New ‘Paul & Margaret Brand Research Center’ at Barry University aims to reduce need for diabetic amputations
Mar 08, 2011
Miami Shores, Fla. - South Florida is saddled with one of the worst diabetic amputation rates in the nation – if not the world – and to battle the diabetic epidemic and its complications, the Barry University School of Podiatric Medicine is establishing the new “Paul & Margaret Brand Research Center.”
Doctors Paul and Margaret Brand are pioneers whose groundbreaking research, from Louisiana to India, made it possible for insensate patients, including those with leprosy and diabetes, to function normally despite enormous handicaps. The landmark “Paul & Margaret Brand Research Center” at Barry University furthers the Brand’s legacy with collaborative research to reduce diabetic foot complications including ulcers and amputations.
“The mission of the ‘Paul & Margaret Brand Research Center’ is to create a world class research site utilizing the collaborative efforts of basic and clinical sciences,” said Dr. Jeffrey Jensen, dean of the Barry University School of Podiatric Medicine. “The research will result in publications in peer-reviewed journals, enhancing Barry University’s academic and scholarly reputation as well as the resident and student experience at Barry.”

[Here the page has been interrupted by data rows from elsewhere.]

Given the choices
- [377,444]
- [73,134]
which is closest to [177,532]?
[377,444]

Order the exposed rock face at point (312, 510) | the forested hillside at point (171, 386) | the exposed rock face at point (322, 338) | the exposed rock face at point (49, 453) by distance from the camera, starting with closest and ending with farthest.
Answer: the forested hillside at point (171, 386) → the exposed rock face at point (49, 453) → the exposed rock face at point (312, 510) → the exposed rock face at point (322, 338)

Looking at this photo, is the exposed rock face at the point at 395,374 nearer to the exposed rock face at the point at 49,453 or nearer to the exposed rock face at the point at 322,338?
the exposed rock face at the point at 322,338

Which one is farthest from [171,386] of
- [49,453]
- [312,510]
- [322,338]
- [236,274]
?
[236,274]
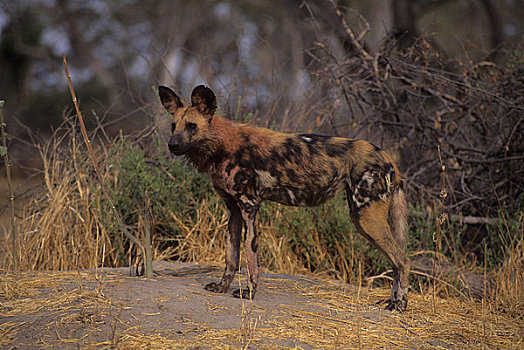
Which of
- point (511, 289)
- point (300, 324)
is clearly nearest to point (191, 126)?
point (300, 324)

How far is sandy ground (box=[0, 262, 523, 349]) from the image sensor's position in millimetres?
2664

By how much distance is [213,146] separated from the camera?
370 centimetres

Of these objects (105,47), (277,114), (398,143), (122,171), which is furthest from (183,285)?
(105,47)

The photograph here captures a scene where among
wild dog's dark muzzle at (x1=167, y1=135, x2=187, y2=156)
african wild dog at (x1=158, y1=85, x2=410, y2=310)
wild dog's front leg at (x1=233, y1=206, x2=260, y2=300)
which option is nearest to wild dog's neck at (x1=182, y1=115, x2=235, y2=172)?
african wild dog at (x1=158, y1=85, x2=410, y2=310)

In 2008, Miami-Dade, Broward, and Palm Beach counties reported more than 1,500 diabetic amputations costing more than $57 million. The new “Paul & Margaret Research Center” will enable Barry University professors and students to conduct research studies to identify the best treatment to promote wound healing, reduce amputations and educate the public on prevention.

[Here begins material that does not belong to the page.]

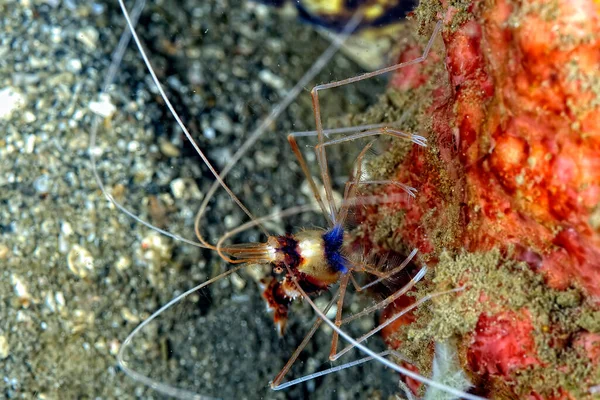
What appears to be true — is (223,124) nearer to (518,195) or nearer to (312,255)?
(312,255)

“The ‘Paul & Margaret Brand Research Center’ reflects the first step in Barry University’s commitment to develop our recently approved Master Site Plan” said Barry University president, Sister Linda Bevilacqua, OP, PhD. “We anticipate that our research will provide patients with diabetic foot complications in South Florida and the world with a more hopeful future.”
By the year 2050, the Center for Disease Control and Prevention (CDC) estimate the number of Americans living with diabetes could grow to 1 in 5 or even 1 in 3. Through this new research center, Barry University commits itself to the battle against diabetes by providing innovative research which will help the almost 500,000 residents in South Florida affected by this disease.